The Sequence Knowledge #870: Liquid Models and the Search for a Post-Transformer Architecture

The Transformer did not merely become the dominant neural architecture. It became the default mental model for intelligence in modern AI.

Its central idea is deceptively simple: when processing a sequence, let every element look at every other element. A word can attend to previous words. A code token can attend to distant variables. An image patch can attend to another patch. A tool call can attend to an instruction buried thousands of tokens earlier. Attention turns sequence modeling into a giant differentiable lookup table over context.

This was a profound break from the recurrent era. Earlier models processed sequences like a reader moving left to right, updating a hidden state at each step. Transformers flattened that temporal process into a massively parallel computation. Instead of compressing the past into a single state, they exposed the entire past to the model. That made training easier, scaling more predictable, and long-range relationships easier to represent.

But every architecture has a physics. Transformers have the physics of global interaction. That physics is powerful, but expensive.

Self-attention wants to compare tokens against other tokens. During inference, the model accumulates a key-value cache so that each new token can attend to the past.

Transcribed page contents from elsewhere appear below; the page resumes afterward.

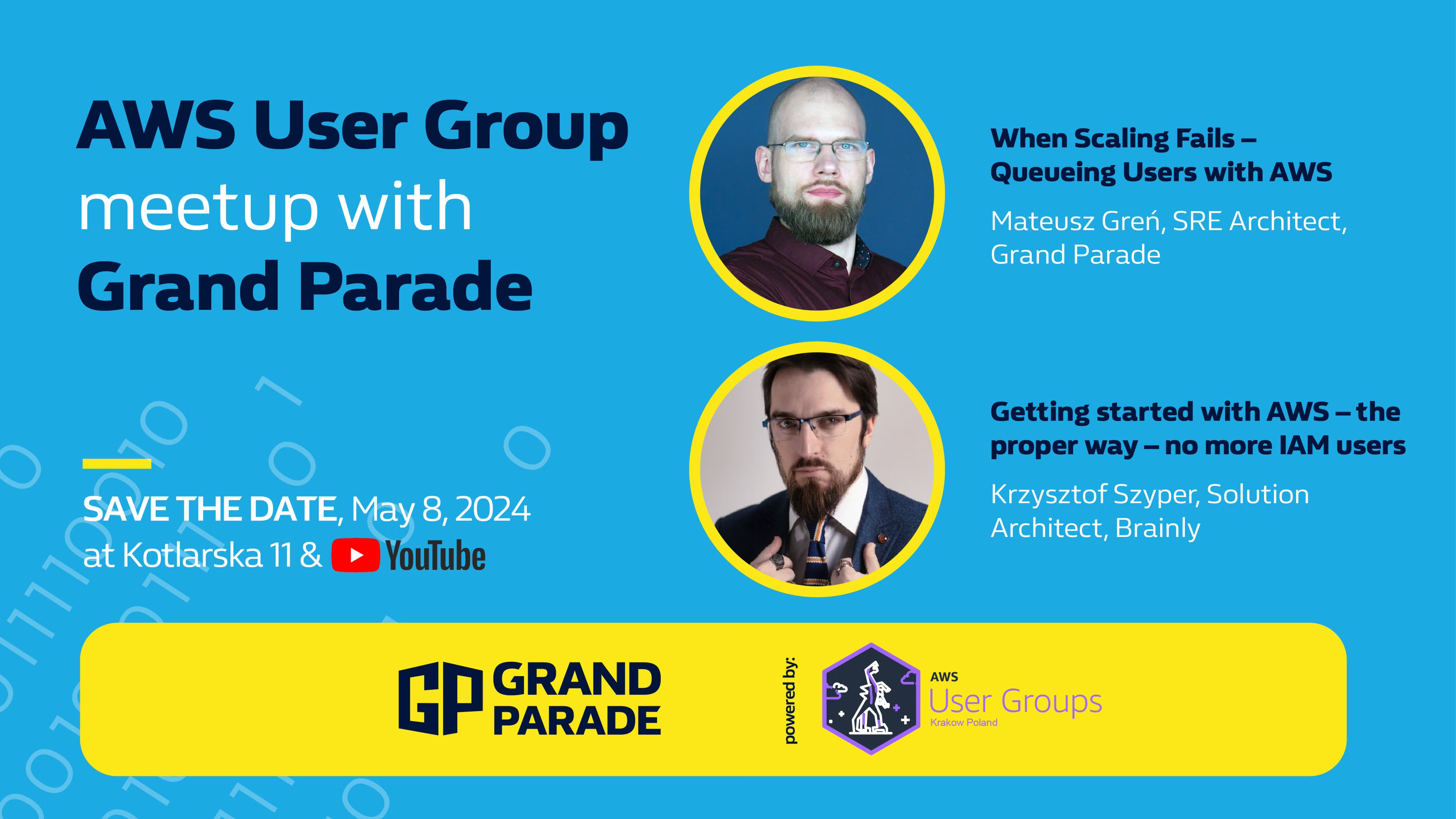 AWS User Group meetup with Grand Parade

SAVE THE DATE, May 8, 2024
at Kotlarska 11 & YouTube

When Scaling Fails – Queueing Users with AWS

Mateusz Greń, SRE Architect, Grand Parade

Getting started with AWS – the proper way – no more IAM users

Krzysztof Szyper, Solution Architect, Brainly

GP GRAND PARADE

powered by:

AWS
User Groups
Krakow Poland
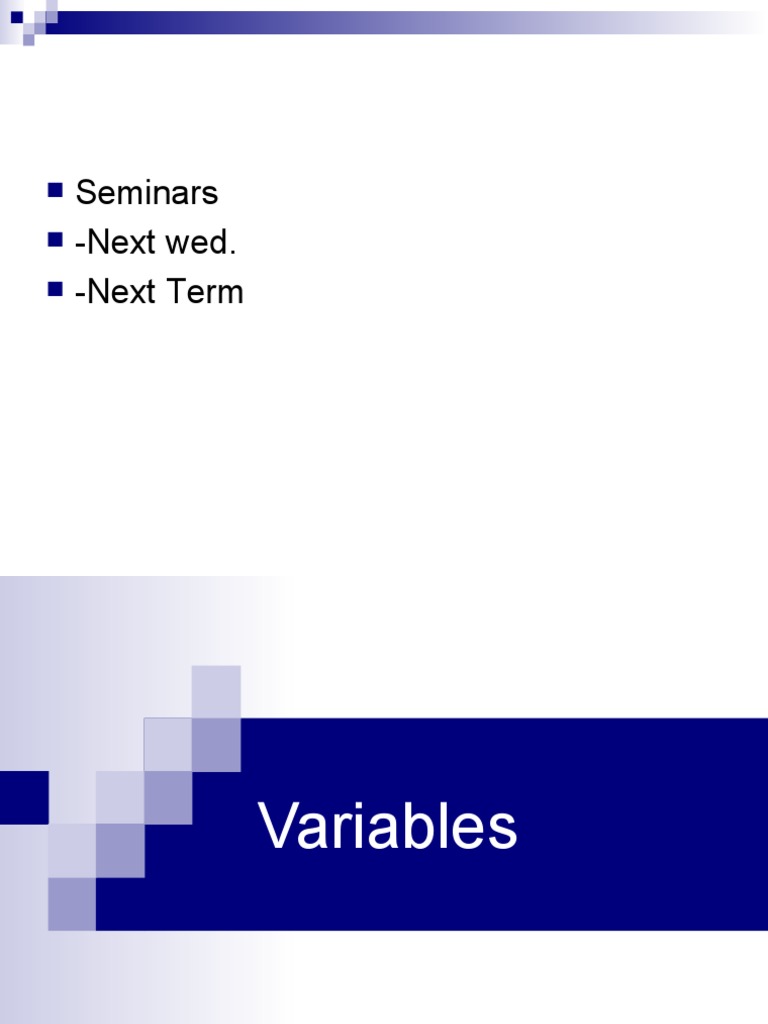 Seminars
-Next wed.
-Next Term

Variables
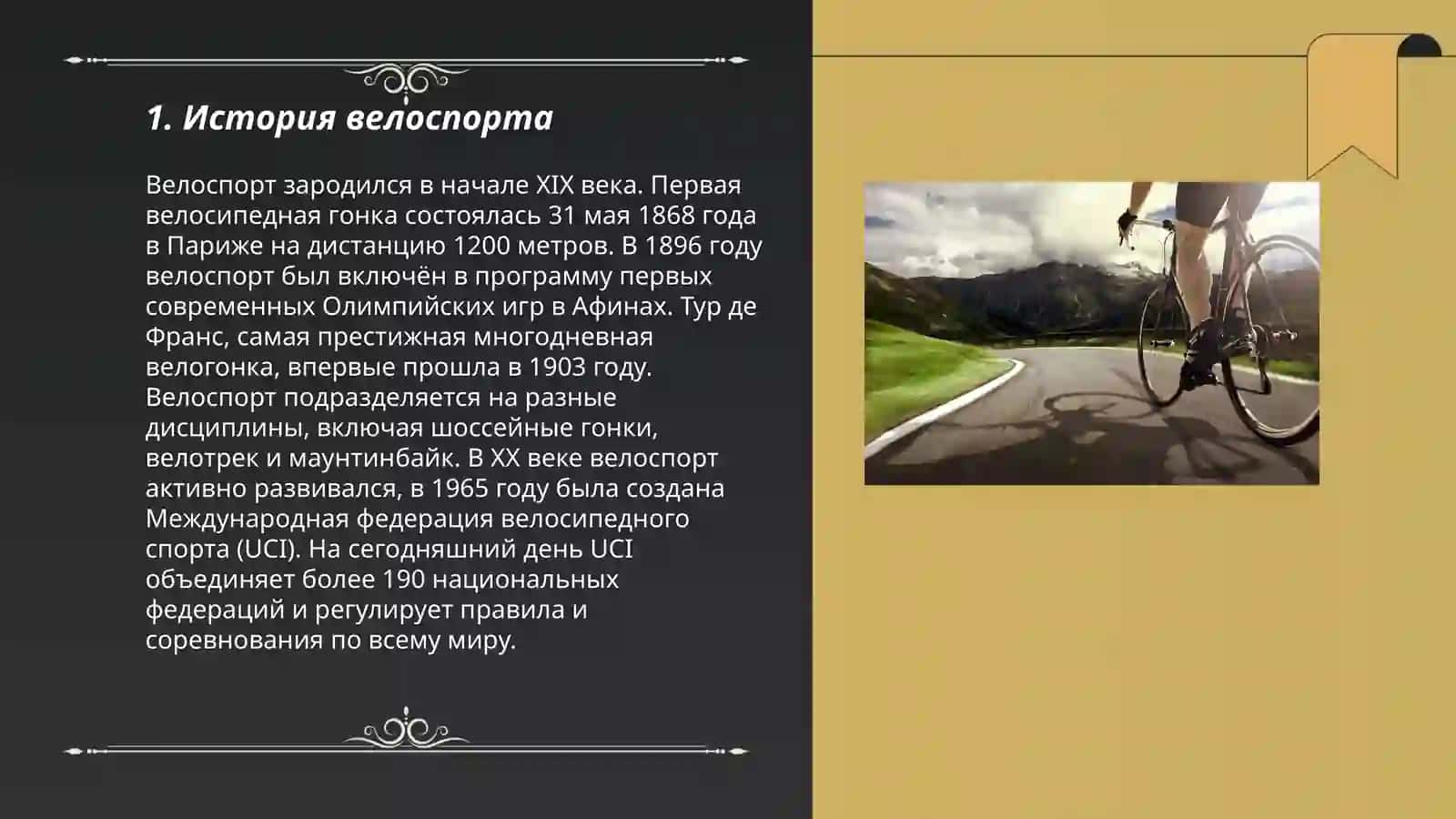 1. История велоспорта

Велоспорт зародился в начале XIX века. Первая велосипедная гонка состоялась 31 мая 1868 года в Париже на дистанцию 1200 метров. В 1896 году велоспорт был включён в программу первых современных Олимпийских игр в Афинах. Тур де Франс, самая престижная многодневная велогонка, впервые прошла в 1903 году. Велоспорт подразделяется на разные дисциплины, включая шоссейные гонки, велотрек и маунтинбайк. В XX веке велоспорт активно развивался, в 1965 году была создана Международная федерация велосипедного спорта (UCI). На сегодняшний день UCI объединяет более 190 национальных федераций и регулирует правила и соревнования по всему миру.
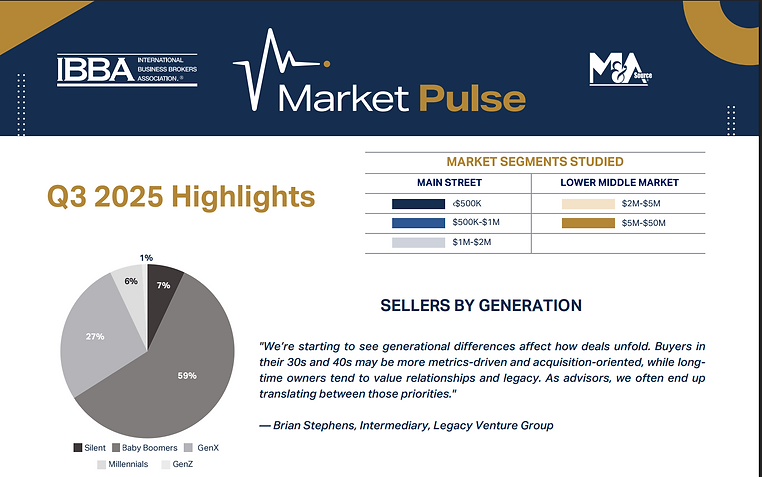 IBBA INTERNATIONAL BUSINESS BROKERS ASSOCIATION.®

Market Pulse

M&A Source

Q3 2025 Highlights

MARKET SEGMENTS STUDIED

| MAIN STREET | LOWER MIDDLE MARKET |
|---|---|
| <$500K | $2M-$5M |
| $500K-$1M | $5M-$50M |
| $1M-$2M | |

1%
7%
6%
27%
59%

Silent Baby Boomers GenX
Millennials GenZ

SELLERS BY GENERATION

"We're starting to see generational differences affect how deals unfold. Buyers in their 30s and 40s may be more metrics-driven and acquisition-oriented, while long-time owners tend to value relationships and legacy. As advisors, we often end up translating between those priorities."

— Brian Stephens, Intermediary, Legacy Venture Group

As context grows, memory grows. As model size grows, serving complexity grows. As agents become longer-running, more tool-using, and more local, the cost of remembering everything explicitly becomes harder to ignore.

The Transformer is a brilliant architecture for cloud-scale intelligence. It is less obviously the final architecture for always-on, low-latency, private, embodied, on-device intelligence.

That is where liquid models enter the story.